页面摘录:
........

本申请提供了一种历史信息的记录方法。所述方法包括:辅节点获取终端设备经过的历史小区的信息,所述历史小区的信息包括所述终端设备在历史小区中停留的时间和/或在历史小区中移动的速度信息;所述辅节点根据所述历史小区的信息进行切换准备。上述技术方案中辅节点可以根据终端设备经过的历史小区的速度和在历史小区中停留的时间配置一些相关的测量参数,从而指导辅基站触发终端设备进行切换准备。

Description

历史信息的记录方法、装置及计算机可读存储介质
本申请要求于2019年08月15日提交中国专利局、申请号为201910755418.6、申请名称为“历史信息的记录方法、装置及计算机可读存储介质”的中国专利申请的优先权,其全部内容通过引用结合在本申请中。
技术领域
本申请涉及通信领域,并且更具体地,涉及历史信息的记录方法方法、装置及计算机可读存储介质。

........

数据条目:

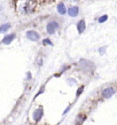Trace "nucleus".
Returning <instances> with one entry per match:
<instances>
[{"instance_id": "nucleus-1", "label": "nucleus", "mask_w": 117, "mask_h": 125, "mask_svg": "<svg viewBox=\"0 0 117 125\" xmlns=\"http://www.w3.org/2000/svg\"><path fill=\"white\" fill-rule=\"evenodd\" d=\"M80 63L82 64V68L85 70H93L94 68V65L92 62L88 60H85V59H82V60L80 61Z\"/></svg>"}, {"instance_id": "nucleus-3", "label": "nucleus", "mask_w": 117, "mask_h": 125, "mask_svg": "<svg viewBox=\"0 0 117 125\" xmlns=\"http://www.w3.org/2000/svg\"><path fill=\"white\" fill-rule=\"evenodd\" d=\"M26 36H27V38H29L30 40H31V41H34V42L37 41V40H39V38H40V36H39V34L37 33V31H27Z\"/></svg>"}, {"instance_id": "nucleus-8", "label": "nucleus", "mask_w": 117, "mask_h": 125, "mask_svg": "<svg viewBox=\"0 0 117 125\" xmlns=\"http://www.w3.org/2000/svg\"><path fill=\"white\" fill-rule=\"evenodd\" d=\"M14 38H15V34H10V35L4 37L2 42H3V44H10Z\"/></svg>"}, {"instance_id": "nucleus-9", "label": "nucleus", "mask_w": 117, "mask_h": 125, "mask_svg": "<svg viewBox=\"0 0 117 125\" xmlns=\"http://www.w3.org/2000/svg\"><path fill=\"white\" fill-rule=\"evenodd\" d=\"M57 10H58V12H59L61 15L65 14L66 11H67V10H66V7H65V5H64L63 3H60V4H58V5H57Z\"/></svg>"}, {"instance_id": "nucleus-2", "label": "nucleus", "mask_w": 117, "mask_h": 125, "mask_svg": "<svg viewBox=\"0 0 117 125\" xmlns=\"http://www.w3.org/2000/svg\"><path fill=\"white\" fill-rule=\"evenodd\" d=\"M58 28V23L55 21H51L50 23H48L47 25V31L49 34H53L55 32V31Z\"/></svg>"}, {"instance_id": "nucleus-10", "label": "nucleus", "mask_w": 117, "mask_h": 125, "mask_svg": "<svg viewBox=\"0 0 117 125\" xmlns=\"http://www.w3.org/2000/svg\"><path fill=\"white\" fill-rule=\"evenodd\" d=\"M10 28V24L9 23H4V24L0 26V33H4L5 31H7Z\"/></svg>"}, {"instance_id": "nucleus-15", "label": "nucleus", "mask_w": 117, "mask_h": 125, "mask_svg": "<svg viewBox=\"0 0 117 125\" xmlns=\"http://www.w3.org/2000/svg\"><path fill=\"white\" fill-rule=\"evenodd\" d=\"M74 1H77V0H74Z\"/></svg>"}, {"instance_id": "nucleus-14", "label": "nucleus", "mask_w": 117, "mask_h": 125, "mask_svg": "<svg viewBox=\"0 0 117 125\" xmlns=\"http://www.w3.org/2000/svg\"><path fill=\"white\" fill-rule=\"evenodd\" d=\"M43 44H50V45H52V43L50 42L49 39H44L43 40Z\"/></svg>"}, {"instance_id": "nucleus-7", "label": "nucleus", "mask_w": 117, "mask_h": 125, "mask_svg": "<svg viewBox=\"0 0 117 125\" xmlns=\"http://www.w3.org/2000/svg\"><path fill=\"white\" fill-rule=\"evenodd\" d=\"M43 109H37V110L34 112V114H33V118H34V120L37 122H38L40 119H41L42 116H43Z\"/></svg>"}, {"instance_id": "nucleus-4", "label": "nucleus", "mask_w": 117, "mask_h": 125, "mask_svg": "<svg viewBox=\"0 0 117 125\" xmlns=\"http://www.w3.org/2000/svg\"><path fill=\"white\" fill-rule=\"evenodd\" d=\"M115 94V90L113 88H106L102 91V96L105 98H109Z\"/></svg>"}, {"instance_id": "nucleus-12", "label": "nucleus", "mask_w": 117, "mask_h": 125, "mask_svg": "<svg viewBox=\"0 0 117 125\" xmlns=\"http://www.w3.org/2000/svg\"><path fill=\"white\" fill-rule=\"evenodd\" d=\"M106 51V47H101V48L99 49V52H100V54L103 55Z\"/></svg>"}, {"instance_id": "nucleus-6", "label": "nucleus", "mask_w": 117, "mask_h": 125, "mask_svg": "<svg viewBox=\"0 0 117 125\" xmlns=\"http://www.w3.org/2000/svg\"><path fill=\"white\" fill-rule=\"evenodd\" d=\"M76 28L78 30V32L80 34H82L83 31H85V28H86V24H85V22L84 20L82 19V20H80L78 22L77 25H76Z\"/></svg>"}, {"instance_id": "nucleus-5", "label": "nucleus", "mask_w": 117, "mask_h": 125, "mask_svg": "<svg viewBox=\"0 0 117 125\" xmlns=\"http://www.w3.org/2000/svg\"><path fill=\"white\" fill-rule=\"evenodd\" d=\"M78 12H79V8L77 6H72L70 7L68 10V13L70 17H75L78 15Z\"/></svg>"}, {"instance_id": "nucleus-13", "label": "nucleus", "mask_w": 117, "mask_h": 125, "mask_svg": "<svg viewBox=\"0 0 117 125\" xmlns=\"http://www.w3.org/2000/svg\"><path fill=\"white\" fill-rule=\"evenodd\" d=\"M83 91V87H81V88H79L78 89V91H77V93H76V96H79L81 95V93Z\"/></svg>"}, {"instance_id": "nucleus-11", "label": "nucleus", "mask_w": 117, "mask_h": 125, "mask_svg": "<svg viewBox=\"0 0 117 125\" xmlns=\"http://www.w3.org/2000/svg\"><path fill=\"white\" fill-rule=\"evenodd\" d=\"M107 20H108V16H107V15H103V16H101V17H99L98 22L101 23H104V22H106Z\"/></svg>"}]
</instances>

........

任务目标:
• 1. 根据这篇关于历史信息记录方法的专利摘录回答:
(a) 辅节点根据历史小区的信息进行什么操作?
(b) 作为优先权依据的中国专利申请,其申请号是多少?
(c) 本申请涉及哪个领域?
• 2. 请接着这篇关于历史信息记录方法的专利摘录的最后一句续写。
这些记录与此处无关。

各题答案:
• 1.
(a) 切换准备
(b) 201910755418.6
(c) 通信领域

• 2.
背景技术
在终端设备和一个基站进行通信的过程中,该终端设备会记录经过的小区的信息。该基站在获取到该终端设备经过的小区的信息后,可以根据终端设备经过的小区的信息对该终端设备的移动进行优化,或者还可以在切换的过程中,根据终端设备经过的小区的信息下发测量配置。
在双连接(dual connectivity,DC)的场景中,除了主基站可以触发终端设备进行切换之外,辅基站也可以触发终端设备进行切换。例如,辅基站可以触发终端设备进行多个辅基站之间的切换,或者还可以触发终端设备在该辅基站下的小区之间进行切换。
因此,在DC的场景中如何对终端设备的历史信息进行处理称为当前亟需要解决的问题。
发明内容
本申请提供一种历史信息的记录方法、装置及计算机可读存储介质,辅基站可以根据终端设备经过的历史小区的速度和在历史小区中停留的时间配置一些相关的测量参数,从而指导辅基站触发终端设备进行切换准备。
第一方面,提供了一种历史信息的记录方法,包括:当前辅节点获取终端设备经过的历史小区的信息,所述历史小区的信息包括所述终端设备在所述历史小区中停留的时间和/或在所述历史小区中移动的速度信息;所述当前辅节点根据所述历史小区的信息进行切换准备。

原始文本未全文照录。